Untuk memberi kebahagiaan bagi kedua
orangtuanya yang selama ini tinggal di rumah sempit di Surabaya, Samsul telah
membelikan rumah seluas 150 M2 senilai Rp500juta serta segala perabotan dan
seisinya di Kawasan Surabaya Barat. Duh bahagia rasanya.
Tidak
Takut Gagal
Soal
bisnis yang digeluti Samsul, bukan berarti ia selalu dihampiri kesuksesan
melulu. Usaha demi usaha pernah saya ia jalani. Bangkrut sudah berkali-kali,
dibohongi rekan bisnis adalah makanan sehari-hari.
Namun
ia berkeyakinan disetiap jatuh pasti ada bisnis baru yang lebih besar, setiap
kegagalan selalu ada hikmah yang lebih besar.

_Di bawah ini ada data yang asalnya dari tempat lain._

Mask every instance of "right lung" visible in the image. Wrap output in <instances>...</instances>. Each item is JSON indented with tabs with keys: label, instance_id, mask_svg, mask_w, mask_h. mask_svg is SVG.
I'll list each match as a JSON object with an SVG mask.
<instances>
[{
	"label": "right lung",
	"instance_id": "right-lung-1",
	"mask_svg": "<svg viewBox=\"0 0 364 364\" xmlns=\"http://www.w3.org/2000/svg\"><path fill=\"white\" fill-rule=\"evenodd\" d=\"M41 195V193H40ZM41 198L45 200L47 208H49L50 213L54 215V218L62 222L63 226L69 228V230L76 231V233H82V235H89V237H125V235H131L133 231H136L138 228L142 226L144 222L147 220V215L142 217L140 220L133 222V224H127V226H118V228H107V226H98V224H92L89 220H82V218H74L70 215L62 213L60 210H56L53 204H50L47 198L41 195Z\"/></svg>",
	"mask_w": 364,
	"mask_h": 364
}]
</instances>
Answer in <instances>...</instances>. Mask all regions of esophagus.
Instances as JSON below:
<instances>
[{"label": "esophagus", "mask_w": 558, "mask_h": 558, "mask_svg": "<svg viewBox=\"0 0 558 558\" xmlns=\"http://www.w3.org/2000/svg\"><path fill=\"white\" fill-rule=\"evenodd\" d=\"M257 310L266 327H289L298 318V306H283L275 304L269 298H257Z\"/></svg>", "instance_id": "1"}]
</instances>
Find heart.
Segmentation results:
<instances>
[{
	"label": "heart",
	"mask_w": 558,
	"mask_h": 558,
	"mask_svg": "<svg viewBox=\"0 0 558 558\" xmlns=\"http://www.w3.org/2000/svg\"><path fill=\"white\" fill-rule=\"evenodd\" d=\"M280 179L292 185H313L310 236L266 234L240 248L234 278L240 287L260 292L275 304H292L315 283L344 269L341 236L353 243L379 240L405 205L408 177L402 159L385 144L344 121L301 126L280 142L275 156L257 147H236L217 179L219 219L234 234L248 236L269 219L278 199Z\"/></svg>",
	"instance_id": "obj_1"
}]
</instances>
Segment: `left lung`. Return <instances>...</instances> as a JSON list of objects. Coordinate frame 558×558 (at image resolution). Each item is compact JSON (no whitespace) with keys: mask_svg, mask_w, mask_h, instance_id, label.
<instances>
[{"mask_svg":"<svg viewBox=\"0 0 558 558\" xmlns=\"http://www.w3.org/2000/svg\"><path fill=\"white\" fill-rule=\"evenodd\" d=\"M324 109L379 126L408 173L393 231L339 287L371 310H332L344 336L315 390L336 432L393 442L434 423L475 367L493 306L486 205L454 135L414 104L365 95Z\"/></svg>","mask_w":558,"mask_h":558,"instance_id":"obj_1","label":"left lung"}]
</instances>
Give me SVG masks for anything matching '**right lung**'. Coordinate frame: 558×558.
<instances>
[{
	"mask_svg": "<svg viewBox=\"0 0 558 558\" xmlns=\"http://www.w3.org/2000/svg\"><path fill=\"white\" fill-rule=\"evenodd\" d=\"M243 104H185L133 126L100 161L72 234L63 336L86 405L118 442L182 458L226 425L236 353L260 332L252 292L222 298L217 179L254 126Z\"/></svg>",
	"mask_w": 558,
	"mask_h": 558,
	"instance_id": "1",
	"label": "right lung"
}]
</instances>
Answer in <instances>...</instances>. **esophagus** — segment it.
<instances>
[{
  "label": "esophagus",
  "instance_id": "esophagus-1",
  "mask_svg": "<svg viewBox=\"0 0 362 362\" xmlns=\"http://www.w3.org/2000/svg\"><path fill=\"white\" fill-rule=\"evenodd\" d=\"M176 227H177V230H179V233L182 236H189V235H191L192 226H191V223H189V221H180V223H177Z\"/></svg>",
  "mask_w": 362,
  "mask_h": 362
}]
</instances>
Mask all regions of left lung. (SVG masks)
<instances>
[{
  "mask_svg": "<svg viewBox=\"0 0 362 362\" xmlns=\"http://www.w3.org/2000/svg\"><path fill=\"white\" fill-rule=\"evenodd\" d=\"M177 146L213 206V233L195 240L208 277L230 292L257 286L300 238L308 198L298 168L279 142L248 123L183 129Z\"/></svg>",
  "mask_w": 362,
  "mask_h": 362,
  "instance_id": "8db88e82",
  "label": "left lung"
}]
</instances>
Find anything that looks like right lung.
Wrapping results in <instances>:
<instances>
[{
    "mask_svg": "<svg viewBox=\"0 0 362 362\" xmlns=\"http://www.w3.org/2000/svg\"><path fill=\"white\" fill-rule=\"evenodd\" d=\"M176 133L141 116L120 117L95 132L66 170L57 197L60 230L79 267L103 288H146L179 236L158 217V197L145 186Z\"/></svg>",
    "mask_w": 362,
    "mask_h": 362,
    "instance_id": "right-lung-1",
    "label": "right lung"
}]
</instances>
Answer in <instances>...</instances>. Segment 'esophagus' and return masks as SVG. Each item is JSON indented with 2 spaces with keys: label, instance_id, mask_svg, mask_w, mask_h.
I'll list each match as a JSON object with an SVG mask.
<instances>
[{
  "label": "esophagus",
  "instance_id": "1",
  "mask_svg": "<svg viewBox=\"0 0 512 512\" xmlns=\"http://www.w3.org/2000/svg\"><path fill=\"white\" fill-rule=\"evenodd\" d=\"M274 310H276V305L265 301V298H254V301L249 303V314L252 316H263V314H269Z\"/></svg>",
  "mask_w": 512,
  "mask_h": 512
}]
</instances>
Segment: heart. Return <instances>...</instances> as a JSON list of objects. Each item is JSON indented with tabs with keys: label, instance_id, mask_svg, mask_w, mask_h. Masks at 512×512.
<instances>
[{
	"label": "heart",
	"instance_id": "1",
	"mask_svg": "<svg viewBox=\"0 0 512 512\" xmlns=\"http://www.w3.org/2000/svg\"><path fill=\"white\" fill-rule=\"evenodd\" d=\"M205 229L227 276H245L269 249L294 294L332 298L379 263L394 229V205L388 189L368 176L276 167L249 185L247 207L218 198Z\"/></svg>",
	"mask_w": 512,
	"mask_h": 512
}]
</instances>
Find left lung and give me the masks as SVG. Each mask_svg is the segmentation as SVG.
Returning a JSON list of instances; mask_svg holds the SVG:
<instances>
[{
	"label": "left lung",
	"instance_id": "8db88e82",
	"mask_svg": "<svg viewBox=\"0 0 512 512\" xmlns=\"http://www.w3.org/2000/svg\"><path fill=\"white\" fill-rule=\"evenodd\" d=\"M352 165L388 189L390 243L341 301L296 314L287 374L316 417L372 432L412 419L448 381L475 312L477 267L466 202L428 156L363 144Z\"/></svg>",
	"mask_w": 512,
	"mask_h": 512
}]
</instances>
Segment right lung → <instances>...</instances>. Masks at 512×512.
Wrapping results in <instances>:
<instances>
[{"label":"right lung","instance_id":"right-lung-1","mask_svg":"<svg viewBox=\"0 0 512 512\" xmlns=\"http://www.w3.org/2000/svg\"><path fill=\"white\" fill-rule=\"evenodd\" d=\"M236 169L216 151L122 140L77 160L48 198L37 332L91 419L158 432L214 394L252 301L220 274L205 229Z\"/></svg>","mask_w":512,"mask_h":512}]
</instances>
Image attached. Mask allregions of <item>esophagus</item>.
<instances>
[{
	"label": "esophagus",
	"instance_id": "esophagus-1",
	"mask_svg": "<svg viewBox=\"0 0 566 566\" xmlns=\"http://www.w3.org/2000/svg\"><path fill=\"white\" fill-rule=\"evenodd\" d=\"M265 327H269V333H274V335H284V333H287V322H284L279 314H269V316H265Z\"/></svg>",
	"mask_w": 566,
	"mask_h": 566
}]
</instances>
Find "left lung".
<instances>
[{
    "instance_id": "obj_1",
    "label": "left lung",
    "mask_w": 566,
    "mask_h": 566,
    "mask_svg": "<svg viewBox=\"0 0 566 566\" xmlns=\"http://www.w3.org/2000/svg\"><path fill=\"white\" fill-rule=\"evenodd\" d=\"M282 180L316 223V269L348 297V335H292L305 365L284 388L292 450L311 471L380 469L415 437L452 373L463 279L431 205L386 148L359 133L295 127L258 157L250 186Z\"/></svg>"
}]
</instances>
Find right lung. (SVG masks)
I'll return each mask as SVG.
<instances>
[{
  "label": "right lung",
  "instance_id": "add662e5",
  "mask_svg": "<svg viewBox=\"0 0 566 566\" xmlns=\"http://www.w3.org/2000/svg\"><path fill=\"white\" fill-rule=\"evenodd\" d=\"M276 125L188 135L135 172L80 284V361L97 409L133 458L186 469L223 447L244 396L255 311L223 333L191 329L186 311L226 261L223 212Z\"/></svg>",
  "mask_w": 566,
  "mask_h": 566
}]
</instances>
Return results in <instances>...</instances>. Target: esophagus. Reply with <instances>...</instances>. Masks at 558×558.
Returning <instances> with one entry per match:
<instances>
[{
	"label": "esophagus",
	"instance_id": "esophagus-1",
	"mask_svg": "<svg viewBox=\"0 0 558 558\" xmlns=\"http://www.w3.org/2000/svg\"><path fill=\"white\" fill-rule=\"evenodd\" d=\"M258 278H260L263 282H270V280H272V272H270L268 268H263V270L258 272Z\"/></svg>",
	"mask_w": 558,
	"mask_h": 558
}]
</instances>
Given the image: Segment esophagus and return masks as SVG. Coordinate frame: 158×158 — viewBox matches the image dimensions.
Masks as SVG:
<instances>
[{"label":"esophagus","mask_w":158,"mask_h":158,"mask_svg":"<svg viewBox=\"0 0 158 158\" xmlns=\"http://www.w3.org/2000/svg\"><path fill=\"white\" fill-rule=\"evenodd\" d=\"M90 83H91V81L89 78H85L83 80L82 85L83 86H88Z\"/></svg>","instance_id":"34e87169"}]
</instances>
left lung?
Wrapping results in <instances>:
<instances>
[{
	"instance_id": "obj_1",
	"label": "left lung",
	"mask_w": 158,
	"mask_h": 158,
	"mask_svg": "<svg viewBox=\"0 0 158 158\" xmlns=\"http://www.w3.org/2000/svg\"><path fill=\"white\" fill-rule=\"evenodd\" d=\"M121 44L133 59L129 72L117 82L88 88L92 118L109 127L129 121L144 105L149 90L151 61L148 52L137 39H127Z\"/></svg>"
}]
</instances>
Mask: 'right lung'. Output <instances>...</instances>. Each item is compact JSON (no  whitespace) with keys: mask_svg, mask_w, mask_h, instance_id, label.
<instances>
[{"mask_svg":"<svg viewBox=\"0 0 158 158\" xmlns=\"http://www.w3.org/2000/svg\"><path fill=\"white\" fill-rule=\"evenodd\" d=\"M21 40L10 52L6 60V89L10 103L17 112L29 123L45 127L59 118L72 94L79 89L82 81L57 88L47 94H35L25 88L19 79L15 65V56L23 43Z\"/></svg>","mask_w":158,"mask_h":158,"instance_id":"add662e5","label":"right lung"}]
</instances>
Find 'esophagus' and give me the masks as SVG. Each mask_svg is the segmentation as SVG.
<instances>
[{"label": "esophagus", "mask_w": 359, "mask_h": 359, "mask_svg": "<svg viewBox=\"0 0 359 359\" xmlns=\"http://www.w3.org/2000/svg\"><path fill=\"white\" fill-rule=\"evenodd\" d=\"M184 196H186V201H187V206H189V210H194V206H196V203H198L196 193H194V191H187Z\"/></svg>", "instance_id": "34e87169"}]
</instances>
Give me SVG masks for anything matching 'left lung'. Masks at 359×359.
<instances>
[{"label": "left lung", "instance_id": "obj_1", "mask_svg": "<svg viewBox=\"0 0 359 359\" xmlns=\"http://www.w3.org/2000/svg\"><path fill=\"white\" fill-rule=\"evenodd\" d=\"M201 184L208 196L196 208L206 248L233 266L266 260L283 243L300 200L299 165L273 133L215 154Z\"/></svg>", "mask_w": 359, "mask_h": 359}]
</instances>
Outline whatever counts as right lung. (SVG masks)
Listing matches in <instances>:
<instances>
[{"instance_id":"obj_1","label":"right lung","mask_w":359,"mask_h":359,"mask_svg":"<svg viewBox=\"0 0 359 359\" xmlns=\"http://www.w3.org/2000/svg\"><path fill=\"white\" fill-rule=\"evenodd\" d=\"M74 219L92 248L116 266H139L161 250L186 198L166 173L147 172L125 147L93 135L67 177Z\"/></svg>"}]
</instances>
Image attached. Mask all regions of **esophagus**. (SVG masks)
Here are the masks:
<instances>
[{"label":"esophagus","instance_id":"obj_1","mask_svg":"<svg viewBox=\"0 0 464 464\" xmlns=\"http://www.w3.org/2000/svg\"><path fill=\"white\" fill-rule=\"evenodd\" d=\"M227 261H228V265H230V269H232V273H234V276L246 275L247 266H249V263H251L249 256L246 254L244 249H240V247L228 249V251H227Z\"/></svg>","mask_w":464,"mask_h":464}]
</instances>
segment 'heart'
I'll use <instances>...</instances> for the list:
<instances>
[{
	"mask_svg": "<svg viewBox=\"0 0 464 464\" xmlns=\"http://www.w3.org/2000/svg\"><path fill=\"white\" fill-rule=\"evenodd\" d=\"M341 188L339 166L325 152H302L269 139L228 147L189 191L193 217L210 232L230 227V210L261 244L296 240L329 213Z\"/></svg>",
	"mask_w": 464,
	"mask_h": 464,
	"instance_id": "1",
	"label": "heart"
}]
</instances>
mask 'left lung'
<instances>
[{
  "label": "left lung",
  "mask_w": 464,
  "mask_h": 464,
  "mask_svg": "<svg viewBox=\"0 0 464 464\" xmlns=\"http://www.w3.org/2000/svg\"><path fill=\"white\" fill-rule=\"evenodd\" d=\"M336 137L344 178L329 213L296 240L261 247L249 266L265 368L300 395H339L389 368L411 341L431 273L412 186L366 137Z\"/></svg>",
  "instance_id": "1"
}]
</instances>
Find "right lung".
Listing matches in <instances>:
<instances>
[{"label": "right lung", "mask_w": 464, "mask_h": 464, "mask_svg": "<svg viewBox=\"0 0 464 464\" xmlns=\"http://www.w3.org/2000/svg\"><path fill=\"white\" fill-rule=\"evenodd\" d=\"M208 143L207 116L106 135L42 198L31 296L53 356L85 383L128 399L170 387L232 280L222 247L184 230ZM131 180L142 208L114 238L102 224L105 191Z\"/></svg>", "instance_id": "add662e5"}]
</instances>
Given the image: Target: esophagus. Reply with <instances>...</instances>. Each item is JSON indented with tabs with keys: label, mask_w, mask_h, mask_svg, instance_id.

“Kalau mau menjadi pewirausaha besar jangan
takut gagal. Jangan takut mencoba. Hanya orang yang berani mencoba dan
berkreasi bisnis yang akan menuai manisnya berbisnis. Bagi yang berangan-angan
saja dan tidak memulai untuk melakukannya, saya yakin mereka hanya akan
benar-benar bermimpi,” cetusnya.
Setelah
kegagalan demi kegagalan itu, pada tahun 2004 ketemulah Samsul dengan usaha outsourcing dengan
awal pengelolaan yang hanya mengelola 8 tenaga kerja.
“Usaha
ini saya kelola dengan tekun dan belajar banyak pada perusahaan outsourcing
lain. Usaha ini semula berawal dari kantor yang saya juga tidur di situ, alias
kamar kos-kosan. Setelah terlihat berkembang saya pindah ke Kantor Graha
Pertamina di Surabaya, kemudian pindah lagi di Wisma BII di Lt 16,
kemudian berkembang lagi dan kini pindah di Menara BCA, Grand Indonesia,
Jl Jendral Sudirman, Jakarta.
Alhamdulillah
akhir tahun ini saya telah memperkerjakan karyawan dengan jumlah
mendekati 50 ribu orang karyawan yang tersebar diseluruh
Indonesia,” cetusnya.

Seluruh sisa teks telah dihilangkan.